For too long, apparent solutions have been imposed on individuals, communities, councils, and businesses - without consultation. We need to make decision-making more about conversations, more about genuine engagement - enabling the right solutions to be developed and ensuring that they last well into the future.

London's political history is filled with examples of top-down decision-making that ignores local need and impact. In the 1960s, the London Ringways project aimed to create four orbital ringroads - requiring the demolition of 40,000 houses and turning London into a car-centric city. More recently, we can see the same imposition of the Emirates Air Line on the Greenwich Peninsula and Royal Docks - an apparent solution that is useless to the majority of both communities.

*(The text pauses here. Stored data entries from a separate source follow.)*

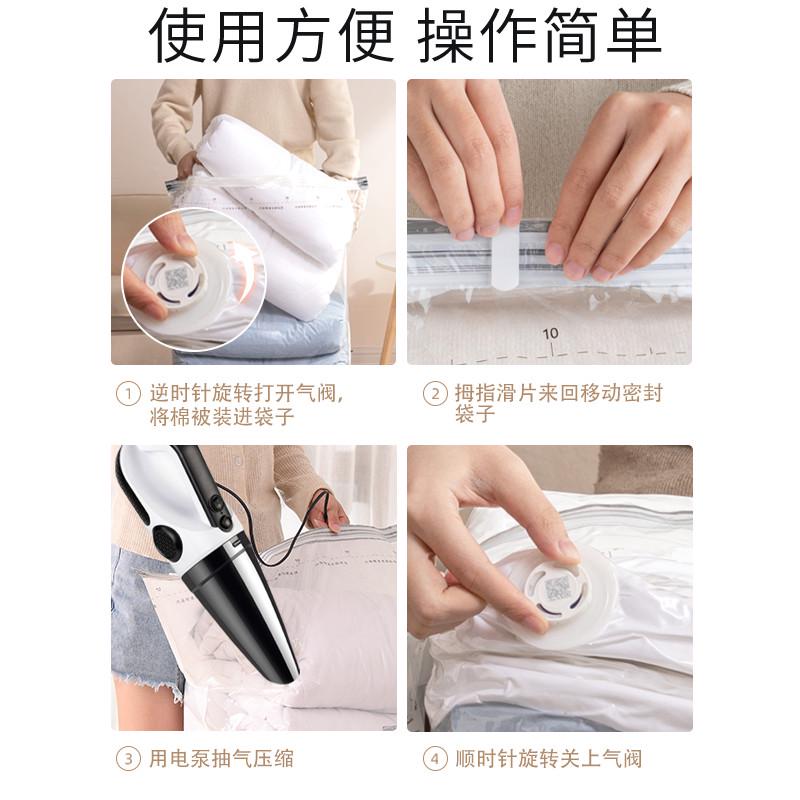 使用方便 操作简单

10

① 逆时针旋转打开气阀，将棉被装进袋子

② 拇指滑片来回移动密封袋子

③ 用电泵抽气压缩

④ 顺时针旋转关上气阀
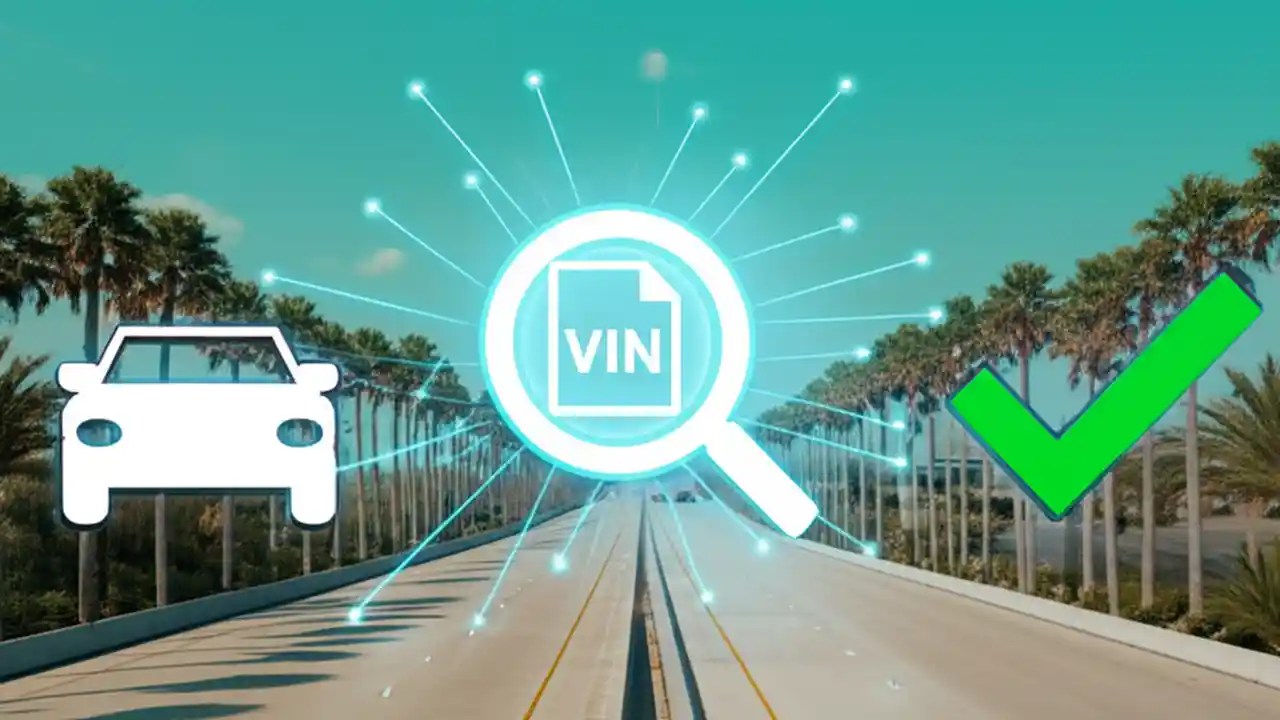 VIN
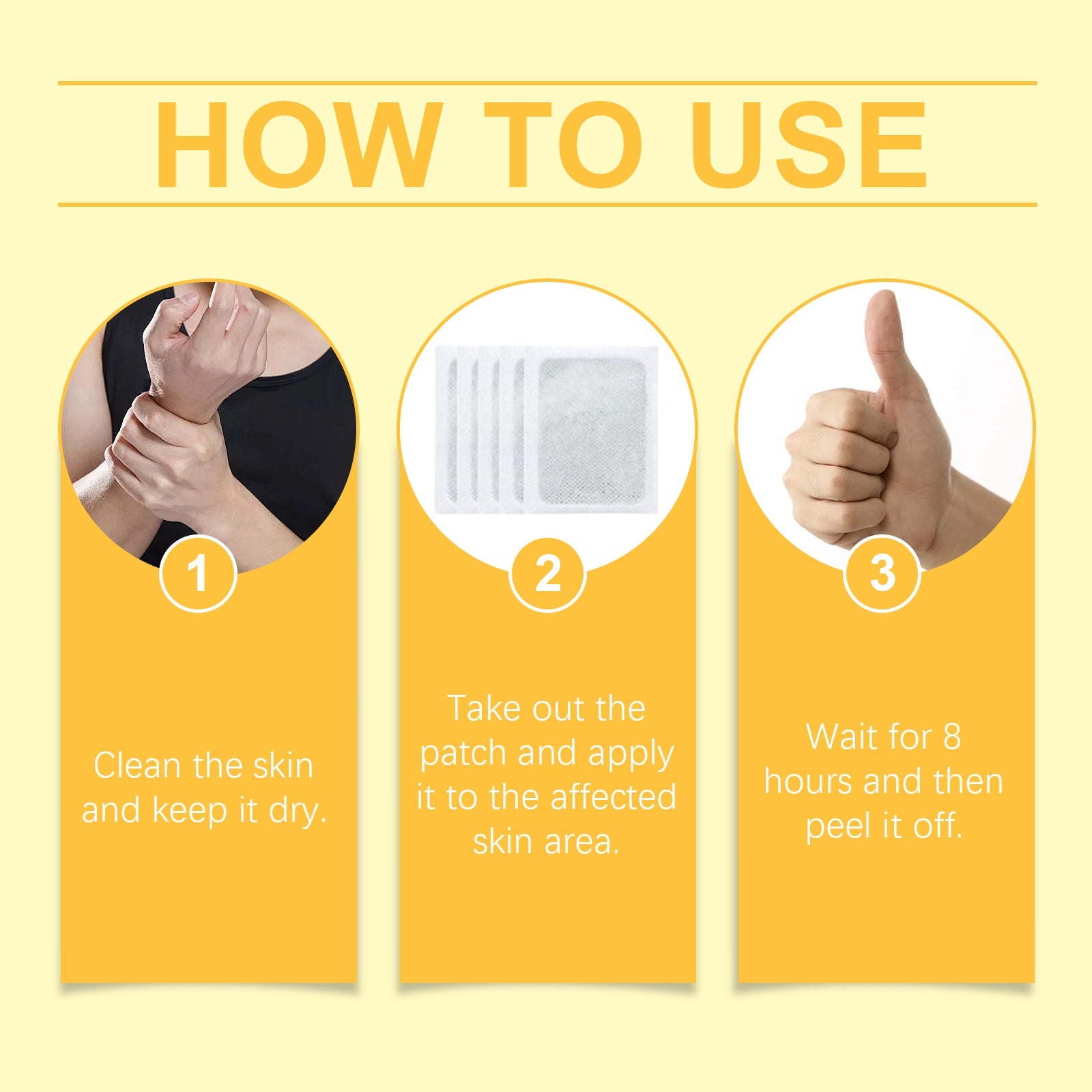 HOW TO USE

1

Clean the skin and keep it dry.

2

Take out the patch and apply it to the affected skin area.

3

Wait for 8 hours and then peel it off.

We also need to introduce a culture of learning into London policy and politics. Trial and error, in moderation, is something that should be embraced. The best solutions will arise from testing. We need to be responsive to these opportunities - evaluating, learning and trying again as necessary. London is a dynamic city, facing huge and important challenges, and we need to be pushing to find innovative solutions and not taking the easy way forward.

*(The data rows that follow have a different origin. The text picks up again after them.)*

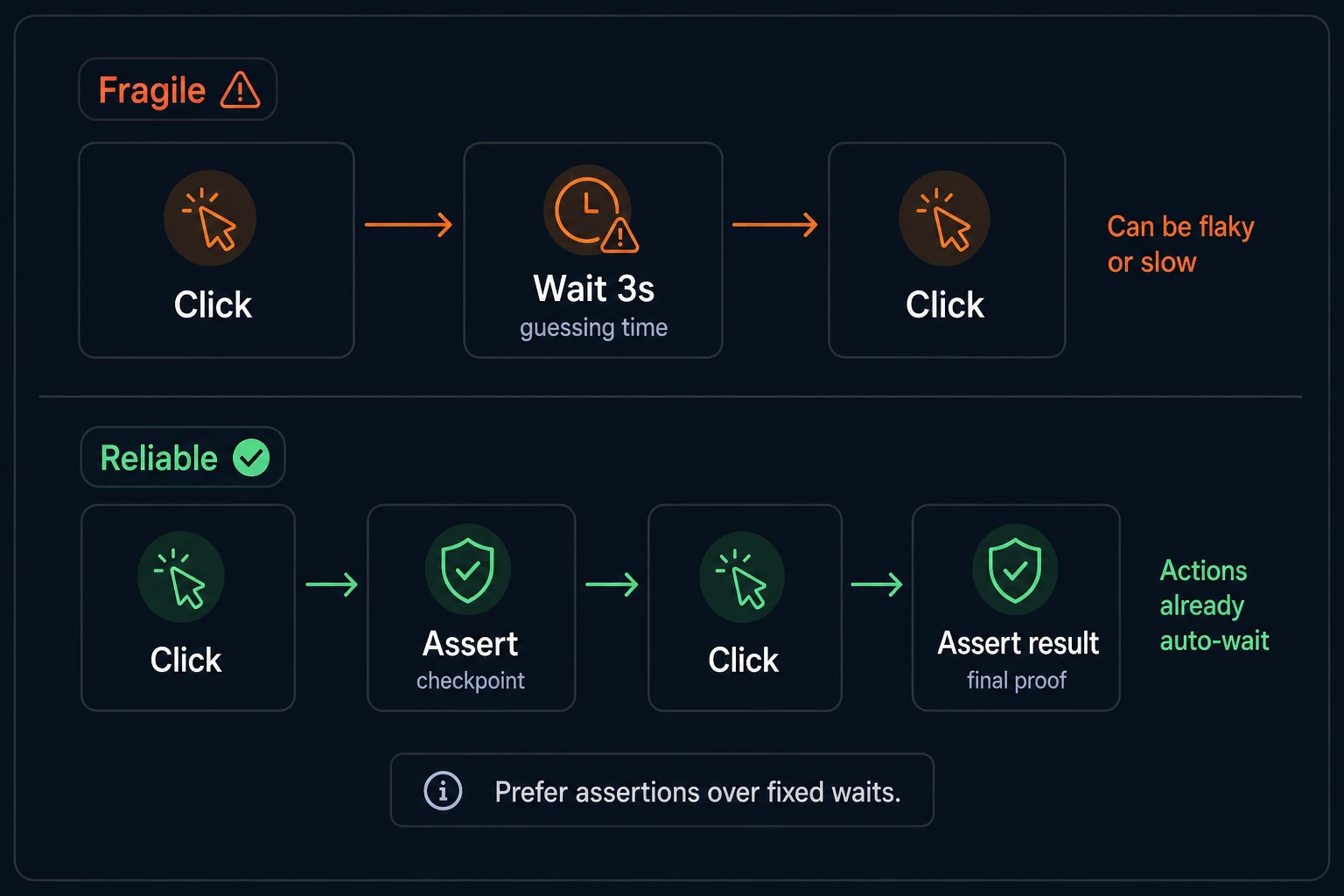 Fragile

Click

Wait 3s
guessing time

Click

Can be flaky or slow

Reliable

Click

Assert
checkpoint

Click

Assert result
final proof

Actions already auto-wait

Prefer assertions over fixed waits.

This ethos was employed to great success in New York, under the Commissioner of the Department of Transportation Janette Sadik-Khan. She focused on using temporary modifications - paint and plastic - to test new traffic and cycling infrastructure. Using data to monitor the effect on pedestrians, cyclists and motorists successful interventions were kept. If they didn't work, then the paint and temporary measures were quickly and easily removed.

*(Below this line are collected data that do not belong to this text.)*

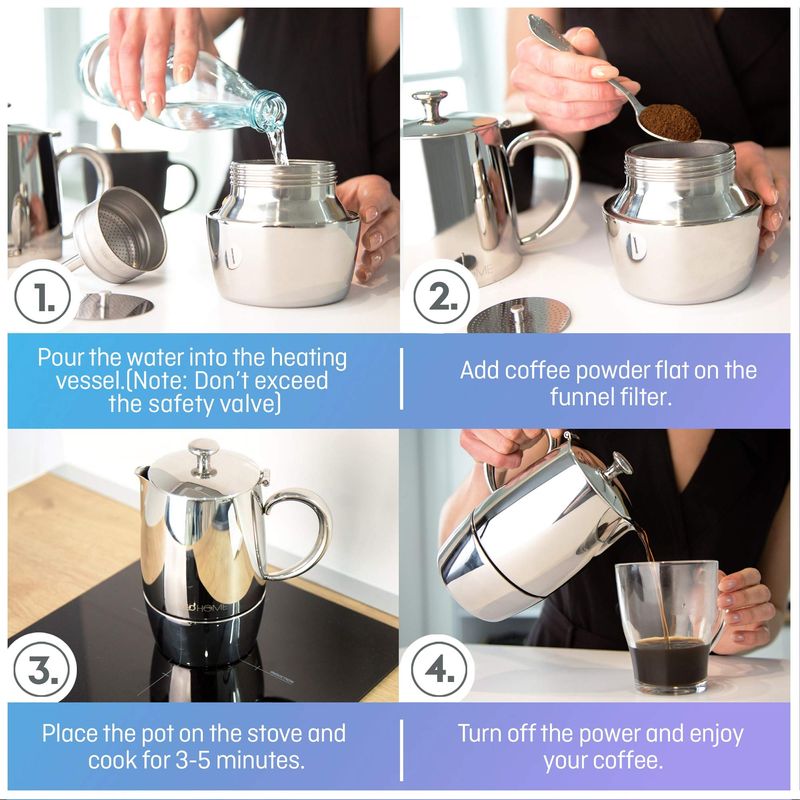 1.

2.

Pour the water into the heating vessel.(Note: Don't exceed the safety valve)

Add coffee powder flat on the funnel filter.

3.

4.

Place the pot on the stove and cook for 3-5 minutes.

Turn off the power and enjoy your coffee.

London politics and policy making must also be more transparent - including recognising and admitting when our ideas don't work out. The only way to increase Londoner's trust in politics is by making it accessible and understandable to everyone - and holding our hands up when things don't go to plan.

This is why my campaign is committed to being ideas-driven, and focused on engagement with individuals, communities and organisations across the city. I've spoken at over 40 campaign meetings across London and have heard directly the problems that people are facing, and their thoughts on what can be done - often drawn from decades of personal experience. These are the people we need to be giving voice to.

In this spirit of consultation, I'm hosting an Ideas for London conference this weekend, and to widen the consultation process further my website allows anyone to suggest a policy for my policy team to analyse and consider.

Londoners don't just want to hear about the difficulties and problems in this city, they want to help tackle them - to play their part in making London an even better place to live and work. We need to support and leverage this knowledge, talent and commitment.